**WHAT THIS TASK INVOLVES**
When you reach the line containing "404 Evergreen Drive" in the data below, begin returning lines exactly as written, and stop once the line containing "Usado Mercedes CLA" has been returned.

**ENTRIES PROVIDED**
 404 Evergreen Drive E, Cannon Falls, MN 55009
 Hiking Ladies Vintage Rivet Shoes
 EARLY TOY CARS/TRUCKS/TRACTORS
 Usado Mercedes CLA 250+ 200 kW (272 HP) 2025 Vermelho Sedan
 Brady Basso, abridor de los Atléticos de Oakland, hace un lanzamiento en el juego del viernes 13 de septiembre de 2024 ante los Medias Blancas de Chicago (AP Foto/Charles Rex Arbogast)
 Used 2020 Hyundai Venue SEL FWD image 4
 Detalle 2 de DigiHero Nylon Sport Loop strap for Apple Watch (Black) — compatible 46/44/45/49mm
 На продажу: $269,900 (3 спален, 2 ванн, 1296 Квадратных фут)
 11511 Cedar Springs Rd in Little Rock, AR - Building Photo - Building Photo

==

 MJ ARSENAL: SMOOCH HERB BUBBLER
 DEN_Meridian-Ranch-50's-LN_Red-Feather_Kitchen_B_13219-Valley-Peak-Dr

**REPLY**
 404 Evergreen Drive E, Cannon Falls, MN 55009
 Hiking Ladies Vintage Rivet Shoes
 EARLY TOY CARS/TRUCKS/TRACTORS
 Usado Mercedes CLA 250+ 200 kW (272 HP) 2025 Vermelho Sedan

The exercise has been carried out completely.